Visualize the trained Decision Tree by using the `export_graphviz()` method to output a grph definition file called `iris_tree.dot`, then convert this dot file to a variety of formats such as PDF or PNG using the `dot` command-line tool from the `graphviz` package.
`dot -Tpng iris_tree.dot -o iris_tree.png`. **First you need to install graphviz package and configure the system path.**

In [2]:
from sklearn.tree import export_graphviz

export_graphviz(
        tree_clf,
        out_file = 'output/chapter5/iris_tree.dot',
        feature_names=iris.feature_names[2:],
        rounded=True,
        filled=True
)

![iris_tree](output/chapter5/iris_tree.png)

# Make Predictions
I think there is no need to explain the process of prediction.

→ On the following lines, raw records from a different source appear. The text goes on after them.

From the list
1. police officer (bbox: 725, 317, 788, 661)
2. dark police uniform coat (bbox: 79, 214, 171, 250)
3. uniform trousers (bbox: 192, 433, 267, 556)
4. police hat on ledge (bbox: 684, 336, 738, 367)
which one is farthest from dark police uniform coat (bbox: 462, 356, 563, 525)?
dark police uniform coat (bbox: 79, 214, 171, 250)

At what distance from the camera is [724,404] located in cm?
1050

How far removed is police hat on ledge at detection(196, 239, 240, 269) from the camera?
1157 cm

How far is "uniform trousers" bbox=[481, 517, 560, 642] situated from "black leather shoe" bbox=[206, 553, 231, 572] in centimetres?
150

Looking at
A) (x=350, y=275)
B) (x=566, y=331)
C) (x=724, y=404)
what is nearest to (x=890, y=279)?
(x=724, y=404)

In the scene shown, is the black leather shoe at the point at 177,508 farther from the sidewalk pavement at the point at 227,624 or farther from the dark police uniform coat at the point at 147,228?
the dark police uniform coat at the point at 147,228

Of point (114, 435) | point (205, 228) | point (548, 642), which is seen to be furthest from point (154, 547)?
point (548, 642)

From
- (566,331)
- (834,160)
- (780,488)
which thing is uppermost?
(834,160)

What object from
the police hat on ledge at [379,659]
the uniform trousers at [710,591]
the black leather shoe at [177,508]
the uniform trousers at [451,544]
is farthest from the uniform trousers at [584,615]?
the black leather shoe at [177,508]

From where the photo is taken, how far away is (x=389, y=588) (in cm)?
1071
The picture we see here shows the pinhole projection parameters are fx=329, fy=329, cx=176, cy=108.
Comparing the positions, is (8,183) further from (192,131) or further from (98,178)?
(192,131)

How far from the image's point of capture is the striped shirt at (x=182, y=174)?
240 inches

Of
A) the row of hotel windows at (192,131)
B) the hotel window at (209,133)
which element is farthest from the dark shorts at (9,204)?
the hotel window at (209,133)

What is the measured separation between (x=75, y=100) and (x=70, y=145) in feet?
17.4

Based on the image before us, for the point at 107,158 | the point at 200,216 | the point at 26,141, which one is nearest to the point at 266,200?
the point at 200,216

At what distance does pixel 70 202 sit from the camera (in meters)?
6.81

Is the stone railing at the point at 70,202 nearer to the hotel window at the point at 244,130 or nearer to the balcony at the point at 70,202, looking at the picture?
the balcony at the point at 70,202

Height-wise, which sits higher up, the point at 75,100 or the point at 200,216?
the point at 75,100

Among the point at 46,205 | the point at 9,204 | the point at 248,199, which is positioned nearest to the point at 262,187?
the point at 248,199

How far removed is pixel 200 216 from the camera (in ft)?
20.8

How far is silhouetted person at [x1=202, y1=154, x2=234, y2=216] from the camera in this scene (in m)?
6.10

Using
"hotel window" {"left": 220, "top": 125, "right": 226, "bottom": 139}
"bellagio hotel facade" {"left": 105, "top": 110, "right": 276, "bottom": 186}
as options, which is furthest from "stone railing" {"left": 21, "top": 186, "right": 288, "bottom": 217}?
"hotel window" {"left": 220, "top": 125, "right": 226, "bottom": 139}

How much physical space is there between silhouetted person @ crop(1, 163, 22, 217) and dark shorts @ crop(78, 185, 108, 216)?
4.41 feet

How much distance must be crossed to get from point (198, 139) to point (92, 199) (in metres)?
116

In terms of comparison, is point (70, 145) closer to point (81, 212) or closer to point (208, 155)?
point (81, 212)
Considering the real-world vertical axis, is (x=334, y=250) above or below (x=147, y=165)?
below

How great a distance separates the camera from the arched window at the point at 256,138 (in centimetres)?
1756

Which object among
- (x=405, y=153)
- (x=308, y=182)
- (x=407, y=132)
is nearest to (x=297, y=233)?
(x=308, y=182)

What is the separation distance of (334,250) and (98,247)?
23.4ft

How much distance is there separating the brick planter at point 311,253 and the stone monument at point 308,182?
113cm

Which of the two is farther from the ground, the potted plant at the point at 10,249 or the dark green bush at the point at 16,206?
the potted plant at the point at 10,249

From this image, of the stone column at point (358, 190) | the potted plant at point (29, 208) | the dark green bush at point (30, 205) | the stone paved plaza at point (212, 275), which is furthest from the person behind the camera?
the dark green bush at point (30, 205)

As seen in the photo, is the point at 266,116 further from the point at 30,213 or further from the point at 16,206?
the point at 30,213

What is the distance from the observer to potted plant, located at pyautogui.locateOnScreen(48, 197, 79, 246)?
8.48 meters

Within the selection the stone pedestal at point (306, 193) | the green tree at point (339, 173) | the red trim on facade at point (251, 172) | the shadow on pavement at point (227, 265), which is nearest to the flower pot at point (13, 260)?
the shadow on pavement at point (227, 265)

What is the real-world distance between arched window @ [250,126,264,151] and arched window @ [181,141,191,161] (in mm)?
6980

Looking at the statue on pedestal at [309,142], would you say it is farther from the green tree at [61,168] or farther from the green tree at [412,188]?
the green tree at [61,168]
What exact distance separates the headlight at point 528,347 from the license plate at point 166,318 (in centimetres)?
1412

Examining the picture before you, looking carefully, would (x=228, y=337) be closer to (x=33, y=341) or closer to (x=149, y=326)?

Here are the meanings of a node's attibutes.
- Samples: the number of training samples it applies to.
- value: number of instances of each class
- gini: its impurity. If the instances in a node belong to the same class, it gini equals to 0.

*Equation 6-1. Gini impurity*
$$G_i=1-\sum_{k=1}^np_{i,k}^2$$
- $p_{i,k}$ is the ratio of class k instances among the training instances in the $i^{th}$ node.

**One of the many qualities of Decision Trees is that they require very little data preparation. In particular, they don't require feature scaling or centering at all.**

![fig 6-2](images/6-2.png)

# Estimating Class Probabilities
First it traverses the tree to find the leaf node for this instance, and then it returns the ratio of training instances of class k in this node.

In [3]:
tree_clf.predict_proba([[5,1.5]])

array([[ 0.        ,  0.90740741,  0.09259259]])

In [4]:
tree_clf.predict([[5,1.5]])

array([1])

# The CART Training Algorithm
The idea is simple: the algorithm first splits the training set in two subsets using a single feature k and a threshold $t_k$. It searches for the pair $(k,t_k)$ that produces the purest subsets(weighted by their size). The cost function is Equation 6-2.

*Equation 6-2. CART cost function for classification*
$$J(k,t_k)=\frac{m_{left}}{m}G_{left}+\frac{m_{right}}{m}G_{right}$$
- $G_{left/right}$ measures the impurity of the left/right subset.
- $m_{left/right}$ is the number of instances in the left/right subset.

It stops recursing once it reaches the maximum depth, or if it cannot find a split that will reduce impurity. So CART algorithm is a greedy algorithm. A greedy algorithm often produces a reasonably good solution, but it is not guaranteed to be the optimal solution.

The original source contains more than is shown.